仕事は楽しいか?

 現在、日本の中心の部分で働き方を開拓しようといろいろな理論理屈をひねり出しているような印象がある。

 「仕事は楽しいか?」と国民に聞き、無理矢理、「楽しいです」と言わせようとする理論理屈だ。

 よく、僕は「仕事は楽しいですか?」という内容の質問されることがあり、中でも「スギノさんは仕事が楽しいですよね?」と言われることが多い。そういう雰囲気が言動や振る舞いに出てしまっているのだろう。それは天真爛漫に楽しいですという感じではなく、必死に少し血相を変え気味で取り組んでいる様が相手に伝わって、そう感じて頂けているのだろう。それはとても嬉しいことで、その姿勢でこれからも仕事を続けていこうと考えているし、むしろ、そういう感じ以外で仕事ができないとも言える。これは何よりも幸福なことで、仕事が苦しいと感じている人にはどうしても理解できないようだ。僕の場合、これがデザインの仕事だからと限っていないところがまた、そういうタッチの人にしてみれば信じがたいことであり、「仕事って稼ぐため以外に何の目的があるの?」と言われた日には、僕はその人に何も返答ができないことに最近、気がついた。だって、この違いは理屈では解消・解決しないし、そういう人の感覚が僕は分からないのだ。
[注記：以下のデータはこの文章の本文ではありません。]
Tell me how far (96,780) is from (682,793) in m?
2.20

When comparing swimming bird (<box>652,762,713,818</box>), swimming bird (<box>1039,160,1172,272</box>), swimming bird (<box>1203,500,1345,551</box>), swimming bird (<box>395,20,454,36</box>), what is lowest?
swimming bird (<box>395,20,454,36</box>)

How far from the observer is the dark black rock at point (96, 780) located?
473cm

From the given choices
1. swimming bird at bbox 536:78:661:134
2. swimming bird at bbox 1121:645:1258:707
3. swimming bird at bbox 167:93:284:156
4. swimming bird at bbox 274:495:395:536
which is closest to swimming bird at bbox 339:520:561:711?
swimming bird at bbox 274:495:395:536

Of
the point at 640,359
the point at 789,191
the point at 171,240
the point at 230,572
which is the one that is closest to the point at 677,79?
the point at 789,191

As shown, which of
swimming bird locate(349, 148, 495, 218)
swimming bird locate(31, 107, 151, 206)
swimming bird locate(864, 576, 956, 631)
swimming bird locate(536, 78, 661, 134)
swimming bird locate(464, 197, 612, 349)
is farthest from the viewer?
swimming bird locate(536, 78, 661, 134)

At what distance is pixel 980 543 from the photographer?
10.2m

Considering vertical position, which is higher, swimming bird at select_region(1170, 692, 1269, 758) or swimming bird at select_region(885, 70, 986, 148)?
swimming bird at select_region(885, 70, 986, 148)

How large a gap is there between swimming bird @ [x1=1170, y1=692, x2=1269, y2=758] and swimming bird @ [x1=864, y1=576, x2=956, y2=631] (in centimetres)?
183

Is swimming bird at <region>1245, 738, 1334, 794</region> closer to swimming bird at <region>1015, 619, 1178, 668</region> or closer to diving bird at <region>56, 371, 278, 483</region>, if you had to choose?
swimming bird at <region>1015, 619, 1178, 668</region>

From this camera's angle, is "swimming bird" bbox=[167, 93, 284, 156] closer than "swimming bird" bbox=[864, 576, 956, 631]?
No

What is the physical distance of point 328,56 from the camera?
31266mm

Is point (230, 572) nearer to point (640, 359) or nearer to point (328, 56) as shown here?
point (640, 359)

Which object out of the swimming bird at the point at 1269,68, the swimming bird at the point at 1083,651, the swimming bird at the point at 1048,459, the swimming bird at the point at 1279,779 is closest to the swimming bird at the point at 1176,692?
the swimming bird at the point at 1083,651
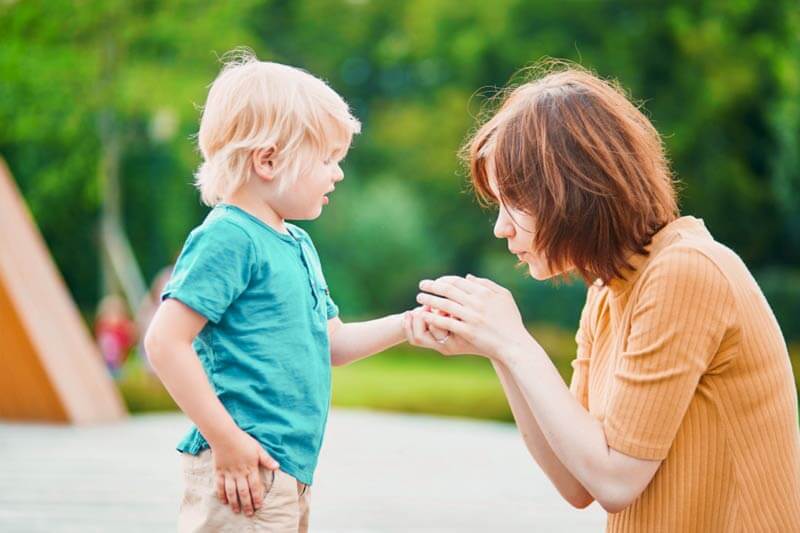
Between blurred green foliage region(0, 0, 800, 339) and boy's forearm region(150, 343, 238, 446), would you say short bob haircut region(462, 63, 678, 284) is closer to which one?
boy's forearm region(150, 343, 238, 446)

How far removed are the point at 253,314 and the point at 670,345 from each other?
819 millimetres

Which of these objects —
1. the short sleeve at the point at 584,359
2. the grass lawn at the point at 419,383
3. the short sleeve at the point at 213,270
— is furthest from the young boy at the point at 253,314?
the grass lawn at the point at 419,383

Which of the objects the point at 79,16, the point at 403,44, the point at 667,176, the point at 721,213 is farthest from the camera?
the point at 403,44

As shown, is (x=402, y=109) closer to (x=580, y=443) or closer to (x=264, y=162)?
(x=264, y=162)

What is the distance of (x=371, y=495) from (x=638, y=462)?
11.5 ft

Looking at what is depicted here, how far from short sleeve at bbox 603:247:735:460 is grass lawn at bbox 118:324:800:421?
8764 mm

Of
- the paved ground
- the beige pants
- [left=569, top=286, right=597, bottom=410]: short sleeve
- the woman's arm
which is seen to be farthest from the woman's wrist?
the paved ground

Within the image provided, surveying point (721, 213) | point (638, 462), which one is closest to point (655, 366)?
point (638, 462)

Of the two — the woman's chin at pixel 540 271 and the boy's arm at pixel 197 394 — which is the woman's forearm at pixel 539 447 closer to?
the woman's chin at pixel 540 271

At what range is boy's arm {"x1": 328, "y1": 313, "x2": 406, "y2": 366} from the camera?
102 inches

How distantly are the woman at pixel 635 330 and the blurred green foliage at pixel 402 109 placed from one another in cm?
1423

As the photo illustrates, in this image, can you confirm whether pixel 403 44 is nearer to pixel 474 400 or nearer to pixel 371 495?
pixel 474 400

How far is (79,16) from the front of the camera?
15.8 metres

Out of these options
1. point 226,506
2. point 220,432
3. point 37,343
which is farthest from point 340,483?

 例えば、日曜日に仕事をすることが信じられない方にしてみれば、「そんなに稼いでどうするのか?」という捉え方になるだろうし、遅くまで仕事をしていれば「好きな仕事ができて羨ましいですね」と嫌味チックな語感さえ混じるケースもある。僕はとにかく「自分の仕事」に対して客観的に俯瞰で捉えることができない。つまり、365日、僕と仕事の間には余計な雑念や通念が介在しないのだ。結果、これで生計を立てているわけだが、生計を立てるために仕事をしていると、自分と仕事の間に隙間ができてノイズが入る。これが最高に気持ち悪い。だから、手が届かないゾーンに対して仕事を求めない。公募展などに作品を応募して自分の実力を試したい、公認・検定・権威・属性を手に入れて仕事をより安定させたい、不動の完全ビジネスモデルに組み込まれ確固たる立場で仕事をしたい、などとは考えない。いや、考えてはいるが、絶対に実行はしないと決めているのだ。なぜなら、僕の場合、そんなノイズが仕事の邪魔になるのだ。

 仕事が楽しくない人は、ちょっとずつこのノイズを減らすと楽になると思います。